On this day, they were to have a "holy convocation." This means a sacred assembly. God commands His people to gather. Our faith is not a private, individualistic affair. It is corporate. We are called out of the world and into the assembly of the saints. And in this assembly, they were to do "no laborious work." This is a Sabbath principle. God commands them to stop. Stop their regular work, their striving, their provision for themselves, in order to turn their full attention to Him. This is a radical counter-cultural statement. The world says your value is in what you produce. God says your value is in being one of my people. Cease your labor, and come celebrate Me.
The Aroma of Total Consecration (v. 27-29)
Next, we see the primary offering for the day, the burnt offering.
"And you shall bring near a burnt offering for a soothing aroma to Yahweh: two bulls from the herd, one ram, seven male lambs one year old; and their grain offering, fine flour mixed with oil: three-tenths of an ephah for each bull, two-tenths for the one ram, a tenth for each of the seven lambs;" (Numbers 28:27-29 LSB)
The burnt offering, or ascension offering, was unique in that the entire animal was consumed on the altar. The whole thing went up in smoke to God. This represented total consecration, a complete surrender of the worshiper to God. This is what our worship is meant to be. We are to offer ourselves as living sacrifices, holy and acceptable to God, which is our reasonable service (Rom. 12:1). The sheer number of animals here is staggering. Two bulls, a ram, seven lambs. This was a costly, extravagant act of worship. This was not a token gesture; it was a significant portion of their wealth, all ascending to God.
This was to be a "soothing aroma to Yahweh." This is anthropomorphic language, of course. God does not have a physical nose. It means that this act of worship, when done in faith, was pleasing to Him. It was a fragrant offering. Why? Because it pointed to the ultimate fragrant offering, the sacrifice of His Son, who "gave Himself up for us, an offering and a sacrifice to God as a fragrant aroma" (Eph. 5:2). The Father was pleased with these sacrifices because in them He smelled the future obedience and sacrifice of His beloved Son.
Notice also the grain offering that accompanies the burnt offering. The fine flour mixed with oil represents the fruit of man's labor, sanctified and offered back to God. The oil is consistently a symbol of the Holy Spirit. So here you have their work, empowered by the Spirit, offered up alongside the substitutionary sacrifice. This is a picture of the Christian life. Our works, our labors, are only acceptable to God when they are offered up on the basis of Christ's finished work, and empowered by His Spirit.
The Necessity of Atonement (v. 30)
Even in the midst of this joyful harvest celebration, there is a stark reminder of a fundamental reality.
"also one male goat to make atonement for you." (Numbers 28:30 LSB)
Before the offering of consecration and thanksgiving could be fully acceptable, the problem of sin had to be dealt with. A goat was offered as a sin offering, to make atonement. This is crucial. We cannot approach a holy God on our own terms. We cannot simply bring our good works and our gratitude and expect them to be accepted. Our best works are tainted with sin. Our gratitude is imperfect. Therefore, before we can offer anything to God, we must first receive His provision for our sin. The guilt must be removed.

==============================

TASK SET:
• A. According to the commentary on Numbers 28, why did a goat have to be offered for atonement before the offerings of consecration and thanksgiving could be fully acceptable? Answer in one to three sentences.
• B. Pick up the commentary on Numbers 28 after its final sentence and keep going.

RAW DATA:
==============================

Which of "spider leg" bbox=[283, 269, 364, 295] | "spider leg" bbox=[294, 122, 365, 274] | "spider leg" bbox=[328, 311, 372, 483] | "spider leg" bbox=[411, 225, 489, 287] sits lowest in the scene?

==============================

ANSWERS TO THE PROBLEMS:
• A. A holy God cannot be approached on our own terms, because our best works are tainted with sin and our gratitude is imperfect. So before anything can be offered to God, His provision for sin must first be received and the guilt removed.

• B.
This is the grammar of our covenant renewal worship to this day. We are called to worship, but the first thing we do is confess our sins. We deal with the guilt offering first. We acknowledge that we cannot stand before God in our own righteousness. We plead the blood of our sin offering, the Lord Jesus Christ, who is the Lamb of God who takes away the sin of the world. Only after we have received the assurance of pardon can we move on to consecrate ourselves to God and have communion with Him. You cannot have celebration without atonement.
Perfect and Continual (v. 31)
The passage concludes with two vital reminders.
"Besides the continual burnt offering and its grain offering, you shall offer them with their drink offerings. They shall be without blemish." (Numbers 28:31 LSB)
First, these special festival offerings were "besides the continual burnt offering." Every single morning and every single evening, a lamb was offered at the temple. This was the foundation of their entire worship. The daily grind of atonement and consecration never stopped. The special feasts were built upon this foundation. This teaches us that our worship is not just for the high holy days. It is for every day. We are to begin and end each day with our eyes fixed on the Lamb of God. Our entire lives are to be an act of worship, built upon the continual reality of Christ's sacrifice.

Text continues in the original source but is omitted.